** Trecho do texto **
Travesti Cintura Fina é atacada na volta de Hilda Furacão no Globoplay

DIVULGAÇÃO/GLOBO

Matheus Nachtergaele com a mão na cintura, usando brincos, pulseiras e colares, além de um cinto. Ele está na frente de um bar e segura um copo na mão

Matheus Nachtergaele interpretou a travesti Cintura Fina em Hilda Furacão

MIGUEL ARCANJO PRADO

pauta.arcanjo@gmail.com

Publicado em 24/7/2021 - 6h30

A volta da minissérie Hilda Furacão no Globoplay acendeu uma polêmica que não existiu na época em que a produção, escrita por Gloria Perez e dirigida por Wolf Maya, foi ao ar, em 1998, baseada no romance do escritor mineiro Roberto Drummond (1933-2002).

** Material fornecido **
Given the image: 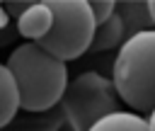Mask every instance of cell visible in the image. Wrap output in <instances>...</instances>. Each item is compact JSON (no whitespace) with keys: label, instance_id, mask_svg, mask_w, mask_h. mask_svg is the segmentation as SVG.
<instances>
[{"label":"cell","instance_id":"2","mask_svg":"<svg viewBox=\"0 0 155 131\" xmlns=\"http://www.w3.org/2000/svg\"><path fill=\"white\" fill-rule=\"evenodd\" d=\"M111 80L131 109L148 114L155 109V29L131 36L119 49Z\"/></svg>","mask_w":155,"mask_h":131},{"label":"cell","instance_id":"8","mask_svg":"<svg viewBox=\"0 0 155 131\" xmlns=\"http://www.w3.org/2000/svg\"><path fill=\"white\" fill-rule=\"evenodd\" d=\"M19 112V90L5 63H0V129L10 124Z\"/></svg>","mask_w":155,"mask_h":131},{"label":"cell","instance_id":"7","mask_svg":"<svg viewBox=\"0 0 155 131\" xmlns=\"http://www.w3.org/2000/svg\"><path fill=\"white\" fill-rule=\"evenodd\" d=\"M116 15L121 17V24H124V32H126V41L140 32H150L155 24H153V17H150V10H148V2H140V0H124V2H116Z\"/></svg>","mask_w":155,"mask_h":131},{"label":"cell","instance_id":"1","mask_svg":"<svg viewBox=\"0 0 155 131\" xmlns=\"http://www.w3.org/2000/svg\"><path fill=\"white\" fill-rule=\"evenodd\" d=\"M19 90V109L46 112L61 104L68 87V66L44 51L39 44L27 41L15 46L5 63Z\"/></svg>","mask_w":155,"mask_h":131},{"label":"cell","instance_id":"5","mask_svg":"<svg viewBox=\"0 0 155 131\" xmlns=\"http://www.w3.org/2000/svg\"><path fill=\"white\" fill-rule=\"evenodd\" d=\"M0 131H70L65 114L61 107L46 109V112H24L19 109L17 116L5 124Z\"/></svg>","mask_w":155,"mask_h":131},{"label":"cell","instance_id":"13","mask_svg":"<svg viewBox=\"0 0 155 131\" xmlns=\"http://www.w3.org/2000/svg\"><path fill=\"white\" fill-rule=\"evenodd\" d=\"M5 5V10H7V15L10 17H15V19H19L34 2H29V0H10V2H2Z\"/></svg>","mask_w":155,"mask_h":131},{"label":"cell","instance_id":"9","mask_svg":"<svg viewBox=\"0 0 155 131\" xmlns=\"http://www.w3.org/2000/svg\"><path fill=\"white\" fill-rule=\"evenodd\" d=\"M124 44H126V32H124L121 17L114 12L104 24H97L90 51H92V53H97V51H111V49H116V46L121 49Z\"/></svg>","mask_w":155,"mask_h":131},{"label":"cell","instance_id":"11","mask_svg":"<svg viewBox=\"0 0 155 131\" xmlns=\"http://www.w3.org/2000/svg\"><path fill=\"white\" fill-rule=\"evenodd\" d=\"M19 39V32H17V22L12 24L10 22V15L5 10V5L0 2V49L2 46H10Z\"/></svg>","mask_w":155,"mask_h":131},{"label":"cell","instance_id":"6","mask_svg":"<svg viewBox=\"0 0 155 131\" xmlns=\"http://www.w3.org/2000/svg\"><path fill=\"white\" fill-rule=\"evenodd\" d=\"M53 27V12L46 2H34L19 19H17V32L19 36L29 39V41H41Z\"/></svg>","mask_w":155,"mask_h":131},{"label":"cell","instance_id":"4","mask_svg":"<svg viewBox=\"0 0 155 131\" xmlns=\"http://www.w3.org/2000/svg\"><path fill=\"white\" fill-rule=\"evenodd\" d=\"M46 5L53 12V27L36 44L63 63L80 58L85 51H90L94 29H97L90 2L87 0H48Z\"/></svg>","mask_w":155,"mask_h":131},{"label":"cell","instance_id":"14","mask_svg":"<svg viewBox=\"0 0 155 131\" xmlns=\"http://www.w3.org/2000/svg\"><path fill=\"white\" fill-rule=\"evenodd\" d=\"M148 131H155V109H153L150 116H148Z\"/></svg>","mask_w":155,"mask_h":131},{"label":"cell","instance_id":"15","mask_svg":"<svg viewBox=\"0 0 155 131\" xmlns=\"http://www.w3.org/2000/svg\"><path fill=\"white\" fill-rule=\"evenodd\" d=\"M148 10H150V17H153V24H155V0H148Z\"/></svg>","mask_w":155,"mask_h":131},{"label":"cell","instance_id":"12","mask_svg":"<svg viewBox=\"0 0 155 131\" xmlns=\"http://www.w3.org/2000/svg\"><path fill=\"white\" fill-rule=\"evenodd\" d=\"M87 2H90L94 24H104V22L116 12V2H114V0H87Z\"/></svg>","mask_w":155,"mask_h":131},{"label":"cell","instance_id":"3","mask_svg":"<svg viewBox=\"0 0 155 131\" xmlns=\"http://www.w3.org/2000/svg\"><path fill=\"white\" fill-rule=\"evenodd\" d=\"M119 99L121 97H119L111 78L87 70L68 82L58 107L63 109L70 131H90L104 116L121 112Z\"/></svg>","mask_w":155,"mask_h":131},{"label":"cell","instance_id":"10","mask_svg":"<svg viewBox=\"0 0 155 131\" xmlns=\"http://www.w3.org/2000/svg\"><path fill=\"white\" fill-rule=\"evenodd\" d=\"M90 131H148V121L133 112H116L97 121Z\"/></svg>","mask_w":155,"mask_h":131}]
</instances>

** Objetivo **
Copie do trecho do texto acima a passagem que começa em "DIVULGAÇÃO/GLOBO" e vai até "Roberto Drummond (1933-2002).", incluindo essas palavras.

** Exercício resolvido **
DIVULGAÇÃO/GLOBO

Matheus Nachtergaele com a mão na cintura, usando brincos, pulseiras e colares, além de um cinto. Ele está na frente de um bar e segura um copo na mão

Matheus Nachtergaele interpretou a travesti Cintura Fina em Hilda Furacão

MIGUEL ARCANJO PRADO

pauta.arcanjo@gmail.com

Publicado em 24/7/2021 - 6h30

A volta da minissérie Hilda Furacão no Globoplay acendeu uma polêmica que não existiu na época em que a produção, escrita por Gloria Perez e dirigida por Wolf Maya, foi ao ar, em 1998, baseada no romance do escritor mineiro Roberto Drummond (1933-2002).